You should see something like this:

Output
● xrdp.service - xrdp daemon
    Loaded: loaded (/lib/systemd/system/xrdp.service; enabled; vendor preset: enabled)
    Active: active (running) since Fri 2020-05-22 17:36:16 UTC; 4min 41s ago
 ...

By default Xrdp uses the /etc/ssl/private/ssl-cert-snakeoil.key file that is readable only by members of the “ssl-cert” group. Run the following command to add the user to the user and restart:

sudo adduser xrdp ssl-cert  
sudo systemctl restart xrdp

Python2 and python3 are installed as part of the default Ubuntu 20.04 release but verify. Python3 is installed on 24.04 so skip on down to the linking python to python3 below.

sudo apt install python3

This will probably give a response that it is already at the latest version.

python --version

The response here will likely be to display that it is version 2 or, that python is not found.

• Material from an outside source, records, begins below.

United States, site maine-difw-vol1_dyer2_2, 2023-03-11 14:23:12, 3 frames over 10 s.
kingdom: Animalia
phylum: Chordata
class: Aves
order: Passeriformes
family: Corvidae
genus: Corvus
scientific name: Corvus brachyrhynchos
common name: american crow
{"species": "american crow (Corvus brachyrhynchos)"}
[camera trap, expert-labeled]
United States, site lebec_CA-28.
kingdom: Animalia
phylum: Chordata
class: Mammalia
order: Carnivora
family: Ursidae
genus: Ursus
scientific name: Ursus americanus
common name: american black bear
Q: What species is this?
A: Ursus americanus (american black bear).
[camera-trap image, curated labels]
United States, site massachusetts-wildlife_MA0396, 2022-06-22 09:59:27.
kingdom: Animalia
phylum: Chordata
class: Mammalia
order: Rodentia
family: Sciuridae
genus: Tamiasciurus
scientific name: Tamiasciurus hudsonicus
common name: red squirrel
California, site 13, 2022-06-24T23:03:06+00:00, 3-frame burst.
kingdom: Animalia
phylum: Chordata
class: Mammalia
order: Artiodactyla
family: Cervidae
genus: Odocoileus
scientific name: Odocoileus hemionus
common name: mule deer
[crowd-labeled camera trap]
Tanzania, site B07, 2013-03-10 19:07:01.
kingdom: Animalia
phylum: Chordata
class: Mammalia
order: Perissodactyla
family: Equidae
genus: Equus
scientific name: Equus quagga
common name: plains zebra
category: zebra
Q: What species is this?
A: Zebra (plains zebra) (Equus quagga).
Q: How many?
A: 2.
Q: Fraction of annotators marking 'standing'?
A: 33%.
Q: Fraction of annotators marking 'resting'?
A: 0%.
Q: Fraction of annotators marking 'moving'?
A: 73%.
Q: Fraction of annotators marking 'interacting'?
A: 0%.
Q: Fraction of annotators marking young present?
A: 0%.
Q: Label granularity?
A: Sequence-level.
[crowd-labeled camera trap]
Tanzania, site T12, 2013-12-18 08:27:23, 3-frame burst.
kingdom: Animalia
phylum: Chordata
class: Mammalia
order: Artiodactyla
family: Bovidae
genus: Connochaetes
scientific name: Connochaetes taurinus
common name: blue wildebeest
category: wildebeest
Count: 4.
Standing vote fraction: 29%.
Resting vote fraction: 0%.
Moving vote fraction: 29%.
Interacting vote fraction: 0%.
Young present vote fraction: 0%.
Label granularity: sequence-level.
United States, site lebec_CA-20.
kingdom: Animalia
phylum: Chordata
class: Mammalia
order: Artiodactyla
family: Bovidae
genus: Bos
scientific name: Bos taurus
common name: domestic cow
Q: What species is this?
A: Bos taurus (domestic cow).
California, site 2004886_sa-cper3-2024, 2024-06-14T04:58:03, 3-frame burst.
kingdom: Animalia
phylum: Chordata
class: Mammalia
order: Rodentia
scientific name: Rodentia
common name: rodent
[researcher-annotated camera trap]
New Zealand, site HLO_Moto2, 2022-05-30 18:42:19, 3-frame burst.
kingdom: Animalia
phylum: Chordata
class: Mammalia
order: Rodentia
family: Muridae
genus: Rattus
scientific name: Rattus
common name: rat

To fix that do the following:

cd /usr/bin
ls -l python*

If python is not symlink to python version 3.12 do this:

sudo rm /usr/bin/python
sudo ln -s /usr/bin/python3.12 /usr/bin/python

For Ubuntu 24.04 it is simply:

cd /usr/bin
ln -s python3.12 python

sudo apt update
sudo apt install python3-pip

The current install creates pip as an identical file to pip3. This may change or, has changed.

sudo ln -s /usr/bin/pip3 /usr/binpip

timedatectl
sudo timedatectl set-timezone America/Los_Angeles

Enable QEMU in the Proxmox Options menu

apt install qemu qemu-guest-agent
systemctl enable qemu-guest-agent
systemctl start qemu-guest-agent

Once started verify its operation by looking at the Proxmox summary page for the server. It will show IP information rather than a message that the guest agent is not running.

In a Proxmox shell session execute the following. Replace 100 with the appropriate VM instance

qm agent 100 ping

If it is not working you will get an error. No response means that it is working.